His argument that if your job is to sell soap you should ignore everything but "selling soap". But that is silly and/or tautological. How do you know whether something is relevant to selling soap unless you explore it. There has to be a fruitful tension between focusing on getting the job done and poking your head up from time to time to see if there is a tool, a technique, or an idea that can be fruitfully used to advance your current task. So, "selling soap" may require you to take a course in human psychology or take time off from "selling" to do a focus group on how consumers view soap to talking to early adopters to find out why some new aspect of "soap" is exciting them and not yet the broader public.

His call to "zero in" can be useful to some, but I'm going to defend the "jack of all trades" role. Somebody has to hold "the big picture". That requires you to be able to cross disciplines. That requires you to stretch yourself beyond your comfort zone in a narrow speciality. Gladwell is ignoring this important reality.

Messy brains are good. There is value in knowing many things.
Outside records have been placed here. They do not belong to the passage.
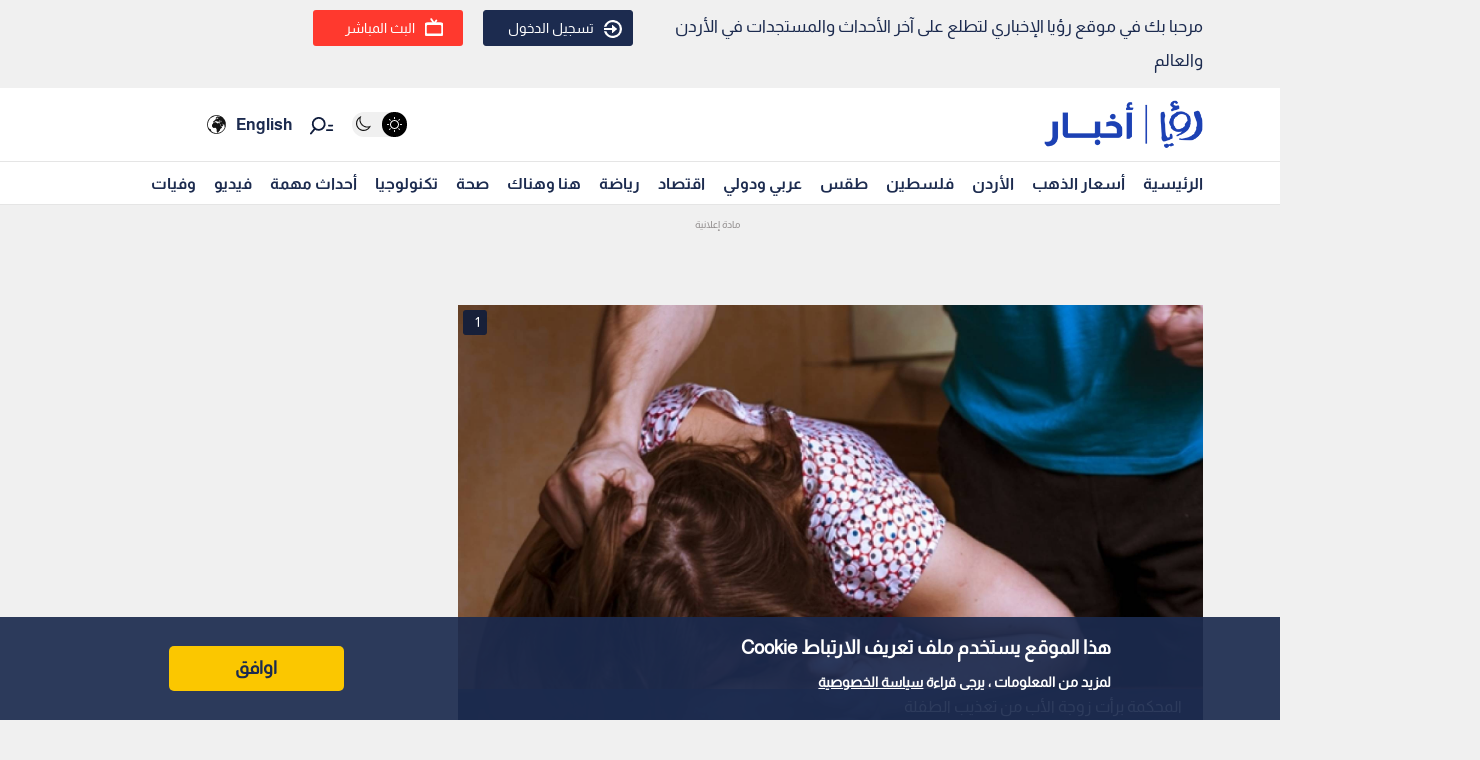

--- FILE ---
content_type: text/html; charset=utf-8
request_url: https://www.google.com/recaptcha/api2/aframe
body_size: 268
content:
<!DOCTYPE HTML><html><head><meta http-equiv="content-type" content="text/html; charset=UTF-8"></head><body><script nonce="_SjIbYz2MYFHDfIgeltkNQ">/** Anti-fraud and anti-abuse applications only. See google.com/recaptcha */ try{var clients={'sodar':'https://pagead2.googlesyndication.com/pagead/sodar?'};window.addEventListener("message",function(a){try{if(a.source===window.parent){var b=JSON.parse(a.data);var c=clients[b['id']];if(c){var d=document.createElement('img');d.src=c+b['params']+'&rc='+(localStorage.getItem("rc::a")?sessionStorage.getItem("rc::b"):"");window.document.body.appendChild(d);sessionStorage.setItem("rc::e",parseInt(sessionStorage.getItem("rc::e")||0)+1);localStorage.setItem("rc::h",'1768946025594');}}}catch(b){}});window.parent.postMessage("_grecaptcha_ready", "*");}catch(b){}</script></body></html>

--- FILE ---
content_type: application/javascript; charset=utf-8
request_url: https://fundingchoicesmessages.google.com/f/AGSKWxXQ-7YNLhqcqcVoP9slHN3AJWbnEW_VR7KYZvOsmyuQRiO0JrsT3DEkZFzSI6wyfSt7zK5Ti-mdit-3dXn6Ai_5X-g8Fj0FrA2GwjTCBNT4VUNdsHT-wpmKjJVuy0A1v0aYxxmL9RddpHNrPtbiltBBmEcBgDgOOX02vdGhJ2yP0PUKJfjFsfIQHKk=/_/flashad3._afd_ads./468-60_/amp-ad-/cubeads_
body_size: -1290
content:
window['ab15d494-483c-4663-9639-d0af26868210'] = true;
There is real power in having the "big picture". An amazing about of "new creations" are simply re-applying a technique or insight from one field in another field. Gladwell is completely ignoring this fact.

And what he calls "messy" is the ability to recognize ideas in different fields that can be productively brought together to create a new, bigger "whole".

Some people need to be "messy brains" while others need to be narrow specialists. We need a panoply of "types" to have a productive, creative society. Anybody calling for a "one size fits all" society is marching us off jackboot style into some dismal future.

So... while I like Gladwell, I reject the above. It may be useful for those who are scatter-brained and notorious procrastinators. But otherwise it really isn't that useful as an "insight".